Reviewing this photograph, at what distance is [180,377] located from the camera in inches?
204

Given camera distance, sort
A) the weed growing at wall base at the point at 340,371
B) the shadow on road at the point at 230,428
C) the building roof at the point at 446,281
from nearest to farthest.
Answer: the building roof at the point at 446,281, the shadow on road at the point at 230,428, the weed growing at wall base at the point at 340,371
================================
Reproduce the listing above line for line, keeping every word, number, and punctuation mark unchanged.

• SOLUTION:
Reviewing this photograph, at what distance is [180,377] located from the camera in inches?
204

Given camera distance, sort
A) the weed growing at wall base at the point at 340,371
B) the shadow on road at the point at 230,428
C) the building roof at the point at 446,281
from nearest to farthest.
Answer: the building roof at the point at 446,281, the shadow on road at the point at 230,428, the weed growing at wall base at the point at 340,371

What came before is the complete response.